§ **TEXTE DE RÉFÉRENCE**
* * * * * * * * *

Messagepar Vanleers » 29 oct. 2013, 11:31

Bonjour

« Comment l’homme libre vient-il en aide à l’ignorant ?

La question a été abordée dans des fils ouverts récemment. Voir :

http://www.spinozaetnous.org/ftopic-130 ... asc-0.html

http://www.spinozaetnous.org/ftopic-1305-10.html

Je propose d’en faire la question principale du présent fil.

En guise d’introduction, je donnerai quelques indications à propos des expressions ou termes suivants : « homme libre », « venir en aide », « ignorant », mais le but de la discussion serait de préciser et approfondir tout cela.

Par homme libre je n’entends pas un homme complètement et définitivement libre mais celui qui est entré dans un processus de libération et même, de façon plus restrictive puisque nous sommes sur un forum spinoziste, celui qui y est entré en suivant une voie spinoziste.

* * * * * * * * *

§ **EXTRAIT DES DONNÉES**
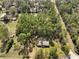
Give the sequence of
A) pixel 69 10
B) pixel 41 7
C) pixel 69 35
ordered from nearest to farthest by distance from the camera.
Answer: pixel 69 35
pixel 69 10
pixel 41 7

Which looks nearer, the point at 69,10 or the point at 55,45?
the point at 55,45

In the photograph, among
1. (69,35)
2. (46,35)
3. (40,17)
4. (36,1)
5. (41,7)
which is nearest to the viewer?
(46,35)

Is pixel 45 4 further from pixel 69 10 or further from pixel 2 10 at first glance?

* * * * * * * * *

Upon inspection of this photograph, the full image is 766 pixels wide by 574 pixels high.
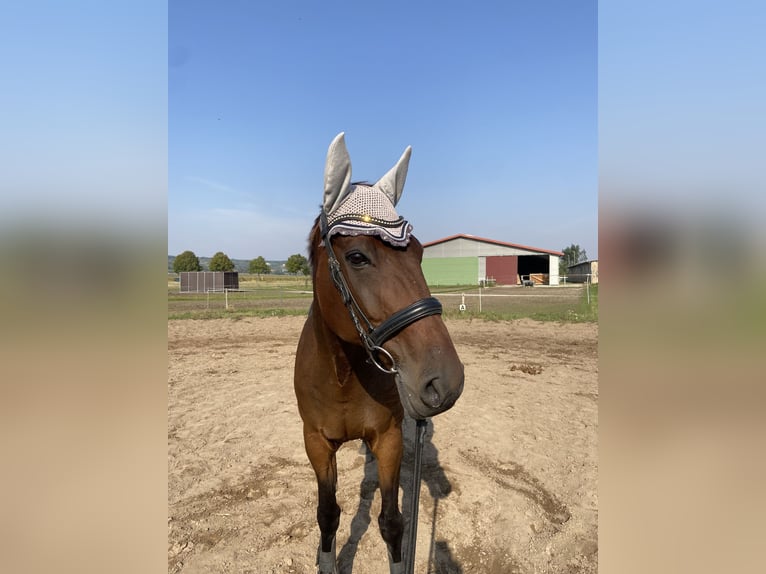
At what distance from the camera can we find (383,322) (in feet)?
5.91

* * * * * * * * *

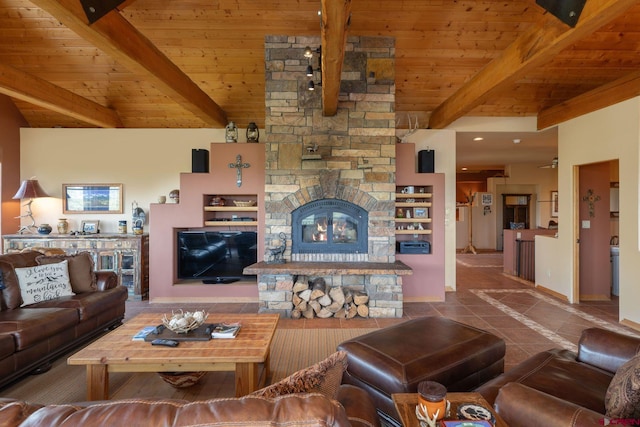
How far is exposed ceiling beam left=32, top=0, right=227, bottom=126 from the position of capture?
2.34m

* * * * * * * * *

§ **CONSIGNES DE TRAVAIL**
D'après le texte de référence, que désigne l'expression « homme libre » dans la discussion proposée ?

§ **RÉPONSE ATTENDUE**
Elle ne désigne pas un homme complètement et définitivement libre, mais celui qui est entré dans un processus de libération en suivant une voie spinoziste.